Proof 2: From the discussion above we know to expect there to be exactly two intersections between $\ell(x)$ and $f(x)$, and by convexity we know that $(f(x) - \ell(x))(x - x_-)(x_ - x_+) \geq 0$. Now consider the cost function for two different lines $\ell_1$ and $\ell_2$ differing by a small vertical translation.

The difference in cost function between the blue and green lines is the signed area of the shaded region, where the sign is whether the point is above or below the red curve.

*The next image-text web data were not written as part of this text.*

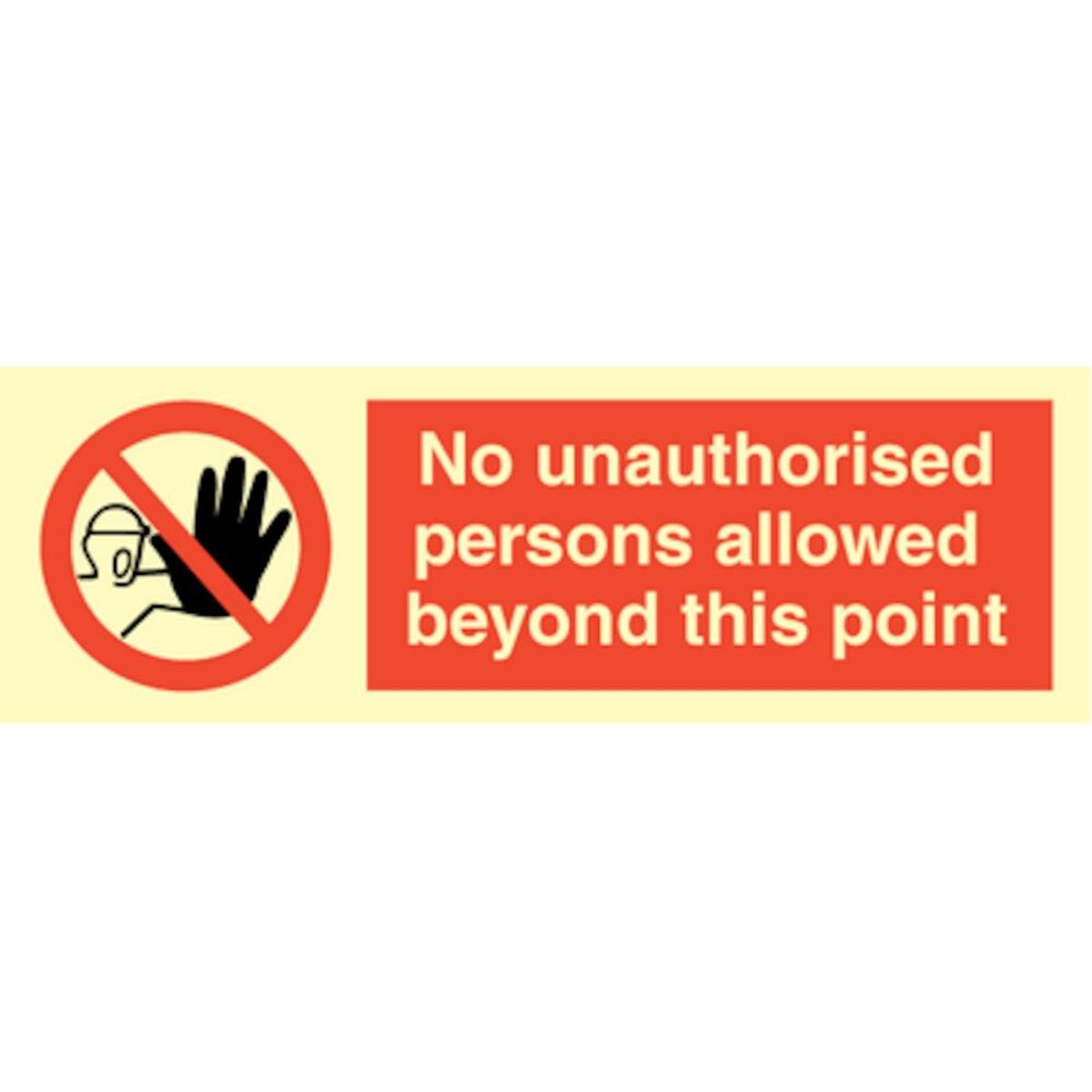 No unauthorised persons allowed beyond this point - Efterlysende Vinyl HI150 - 100 x 300 mm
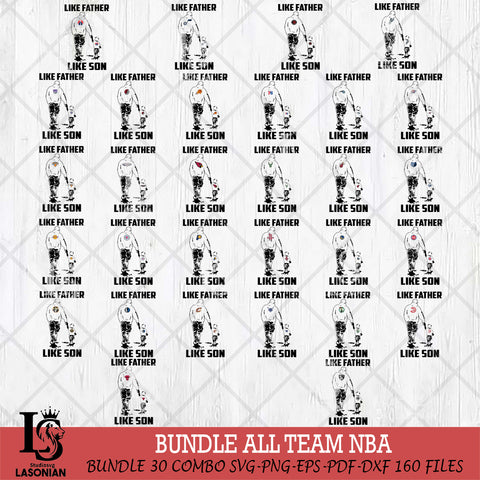 Like Faher Like Son NBA Svg Eps Dxf Png File, Digital Download, Instant Download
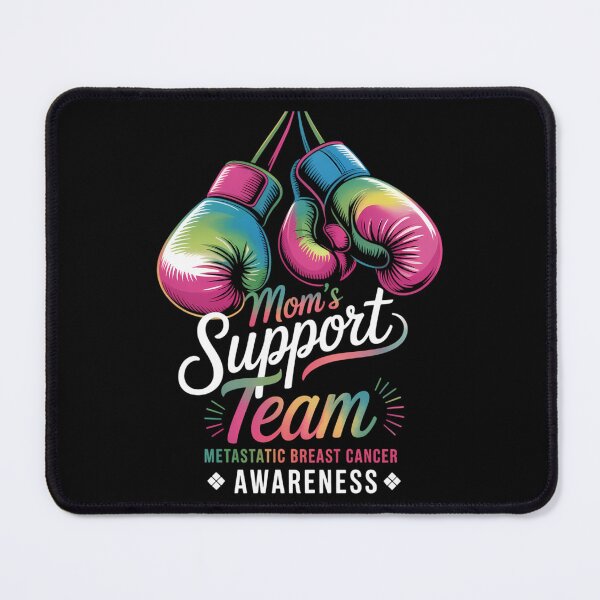 Item preview, Mom's Support Team Metastatic Breast Cancer Awareness Day designed and sold by Sunset4Bones.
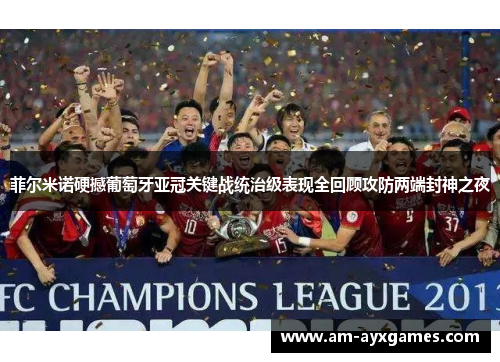 菲尔米诺硬撼葡萄牙亚冠关键战统治级表现全回顾攻防两端封神之夜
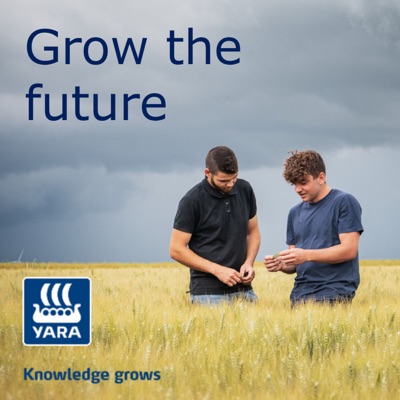 Grow the future Grow the future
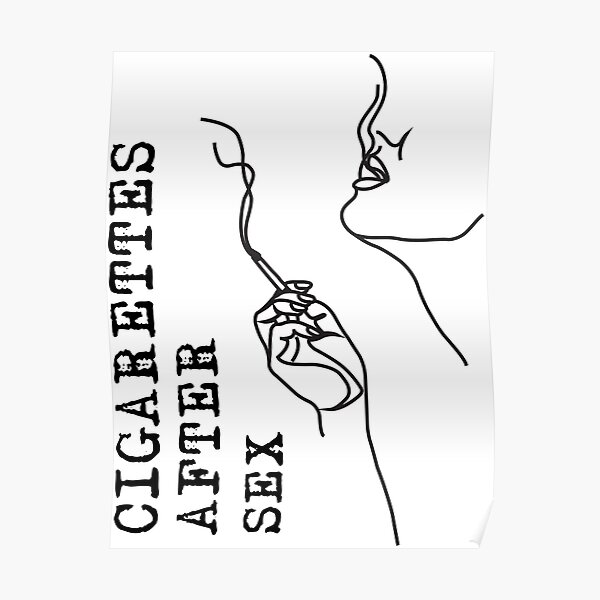 Cigarettes After Sex Poster Poster By Vishalnair Redbubble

Taking the vertical difference to be infinitesimal, we see that the variation $\delta C$ is precisely
$\delta C = (x_+ - x_-) - (1 - x_+) - (x_- + 1)$
So that for $\delta C$ to be zero, it is necessary that $x_+ - x_-$ is exactly 1; or that the function $f(x)$ spend exactly half the time above $\ell(x)$, and half the time below.

Using again that $f$ is convex, we see that having fixed $x_+ - x_-$, to fix the “position” of this interval it remains to fix the slope. The analogous picture to above for slope variation is as follows.

The variation in the cost function for the blue and green lines, which differ by a a change of slope (rotation around the intersection point) is the signed area of the shaded region, where the sign is determined by whether the red curve is above or below it.

Rotating a line $\ell$ about center $x_0$ with a small angle incurs a variation of the cost
$\displaystyle \delta C = \left( \int_{-1}^{x_-} + \int_{x_+}^1 - \int_{x_-}^{x_+} \right) x - x_0 ~\mathrm{d}x$
This $\delta C = 0$ needs to hold for every $x_0$ at the critical parameter, and in particular must hold for $x_0 = \frac12 (x_- + x_+)$. By symmetry we see that the contribution of the integral between $(x_-, x_+)$ vanishes always for this point. But the integral in the two external regions only cancel if $x_- + 1 = 1 - x_+$, which now implies the desired result. Q.E.D.